Task brief
Present the lines starting at the one that contains "What do you" and ending at the last line of the rows as a Markdown table with the columns Number and Line, numbering each line and omitting blank lines.

[Start]

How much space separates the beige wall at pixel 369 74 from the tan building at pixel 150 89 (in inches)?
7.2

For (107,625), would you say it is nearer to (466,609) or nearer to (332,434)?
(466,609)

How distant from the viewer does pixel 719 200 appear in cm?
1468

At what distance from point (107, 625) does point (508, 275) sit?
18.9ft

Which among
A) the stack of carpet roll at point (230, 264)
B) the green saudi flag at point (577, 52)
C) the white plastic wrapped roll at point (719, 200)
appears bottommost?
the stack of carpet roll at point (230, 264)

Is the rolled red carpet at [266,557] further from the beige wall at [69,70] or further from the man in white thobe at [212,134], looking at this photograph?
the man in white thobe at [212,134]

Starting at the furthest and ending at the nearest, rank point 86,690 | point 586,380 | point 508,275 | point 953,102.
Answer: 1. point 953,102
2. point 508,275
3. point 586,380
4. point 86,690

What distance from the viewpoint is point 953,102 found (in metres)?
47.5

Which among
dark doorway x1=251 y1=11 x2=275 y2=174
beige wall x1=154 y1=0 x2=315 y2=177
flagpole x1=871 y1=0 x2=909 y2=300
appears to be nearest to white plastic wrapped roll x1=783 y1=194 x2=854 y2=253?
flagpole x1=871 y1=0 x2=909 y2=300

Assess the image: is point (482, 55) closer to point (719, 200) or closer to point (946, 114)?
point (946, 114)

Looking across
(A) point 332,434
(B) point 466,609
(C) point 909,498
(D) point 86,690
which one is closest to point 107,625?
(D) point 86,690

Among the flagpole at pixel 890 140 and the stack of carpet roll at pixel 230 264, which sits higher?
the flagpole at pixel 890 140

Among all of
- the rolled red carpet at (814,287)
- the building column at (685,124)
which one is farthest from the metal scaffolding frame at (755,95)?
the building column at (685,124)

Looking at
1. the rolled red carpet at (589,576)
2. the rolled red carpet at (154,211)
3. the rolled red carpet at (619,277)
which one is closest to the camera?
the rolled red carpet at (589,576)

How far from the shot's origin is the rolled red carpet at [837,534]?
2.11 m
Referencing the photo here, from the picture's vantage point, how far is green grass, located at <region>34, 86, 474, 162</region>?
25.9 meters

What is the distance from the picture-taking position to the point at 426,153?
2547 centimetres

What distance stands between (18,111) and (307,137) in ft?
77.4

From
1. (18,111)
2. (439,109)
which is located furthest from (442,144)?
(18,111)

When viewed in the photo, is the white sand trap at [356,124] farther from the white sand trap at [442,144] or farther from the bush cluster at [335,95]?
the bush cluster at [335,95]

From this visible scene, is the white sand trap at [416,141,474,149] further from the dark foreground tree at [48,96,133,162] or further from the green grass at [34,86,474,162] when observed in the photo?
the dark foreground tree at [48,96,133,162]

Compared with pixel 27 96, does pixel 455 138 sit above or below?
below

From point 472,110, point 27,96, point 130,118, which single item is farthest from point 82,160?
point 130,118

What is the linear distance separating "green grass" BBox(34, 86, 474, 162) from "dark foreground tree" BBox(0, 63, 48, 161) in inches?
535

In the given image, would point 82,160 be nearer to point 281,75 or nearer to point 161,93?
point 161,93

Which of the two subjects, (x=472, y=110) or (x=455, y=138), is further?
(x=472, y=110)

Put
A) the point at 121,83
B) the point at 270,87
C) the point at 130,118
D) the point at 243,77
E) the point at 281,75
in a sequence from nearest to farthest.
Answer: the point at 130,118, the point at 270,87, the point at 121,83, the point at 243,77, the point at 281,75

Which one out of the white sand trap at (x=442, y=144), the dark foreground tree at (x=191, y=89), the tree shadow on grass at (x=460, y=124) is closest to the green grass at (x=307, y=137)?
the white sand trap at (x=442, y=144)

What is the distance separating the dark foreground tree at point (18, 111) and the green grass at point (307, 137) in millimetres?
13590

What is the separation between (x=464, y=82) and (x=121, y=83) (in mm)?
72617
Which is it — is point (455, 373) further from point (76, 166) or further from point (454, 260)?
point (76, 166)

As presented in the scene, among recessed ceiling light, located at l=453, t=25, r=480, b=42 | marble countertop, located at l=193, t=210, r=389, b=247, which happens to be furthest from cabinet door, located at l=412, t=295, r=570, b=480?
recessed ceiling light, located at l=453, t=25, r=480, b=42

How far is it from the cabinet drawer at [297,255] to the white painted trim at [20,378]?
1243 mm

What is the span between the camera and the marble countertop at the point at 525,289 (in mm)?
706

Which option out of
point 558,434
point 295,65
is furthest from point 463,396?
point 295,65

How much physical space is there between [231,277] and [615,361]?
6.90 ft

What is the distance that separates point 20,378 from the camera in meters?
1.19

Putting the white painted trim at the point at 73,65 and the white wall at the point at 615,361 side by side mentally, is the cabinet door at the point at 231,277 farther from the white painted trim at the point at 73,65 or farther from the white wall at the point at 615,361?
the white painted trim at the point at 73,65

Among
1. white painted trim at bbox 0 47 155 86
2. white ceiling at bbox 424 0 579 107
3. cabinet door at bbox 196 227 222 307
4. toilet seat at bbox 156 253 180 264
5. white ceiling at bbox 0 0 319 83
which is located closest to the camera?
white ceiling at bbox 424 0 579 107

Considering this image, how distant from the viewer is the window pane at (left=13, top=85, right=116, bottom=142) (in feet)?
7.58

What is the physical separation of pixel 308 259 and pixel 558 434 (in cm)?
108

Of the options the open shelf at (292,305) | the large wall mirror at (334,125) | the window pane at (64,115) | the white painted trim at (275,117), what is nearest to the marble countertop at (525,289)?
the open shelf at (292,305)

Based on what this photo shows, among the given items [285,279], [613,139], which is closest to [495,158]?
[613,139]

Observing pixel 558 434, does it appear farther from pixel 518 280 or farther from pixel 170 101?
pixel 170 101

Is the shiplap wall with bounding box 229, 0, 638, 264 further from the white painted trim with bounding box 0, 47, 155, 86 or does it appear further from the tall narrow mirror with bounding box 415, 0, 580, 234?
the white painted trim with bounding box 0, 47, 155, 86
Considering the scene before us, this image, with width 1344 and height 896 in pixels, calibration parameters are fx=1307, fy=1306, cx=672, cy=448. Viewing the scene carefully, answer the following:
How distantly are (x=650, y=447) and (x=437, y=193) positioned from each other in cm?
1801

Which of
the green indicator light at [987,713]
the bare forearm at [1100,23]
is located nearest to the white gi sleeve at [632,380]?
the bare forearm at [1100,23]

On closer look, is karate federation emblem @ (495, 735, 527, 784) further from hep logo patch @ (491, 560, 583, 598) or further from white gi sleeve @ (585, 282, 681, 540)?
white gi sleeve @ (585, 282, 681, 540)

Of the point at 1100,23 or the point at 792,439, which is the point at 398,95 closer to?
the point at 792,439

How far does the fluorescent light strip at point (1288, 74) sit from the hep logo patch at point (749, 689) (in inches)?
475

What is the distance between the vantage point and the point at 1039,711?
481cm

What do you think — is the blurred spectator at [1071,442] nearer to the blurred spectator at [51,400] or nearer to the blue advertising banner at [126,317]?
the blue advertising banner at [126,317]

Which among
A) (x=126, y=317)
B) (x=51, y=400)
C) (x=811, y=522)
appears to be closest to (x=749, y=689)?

[End]

Output for this exercise
| Number | Line |
|---|---|
| 1 | What do you think — is the blurred spectator at [1071,442] nearer to the blurred spectator at [51,400] or nearer to the blue advertising banner at [126,317]? |
| 2 | the blue advertising banner at [126,317] |
| 3 | Which among |
| 4 | A) (x=126, y=317) |
| 5 | B) (x=51, y=400) |
| 6 | C) (x=811, y=522) |
| 7 | appears to be closest to (x=749, y=689)? |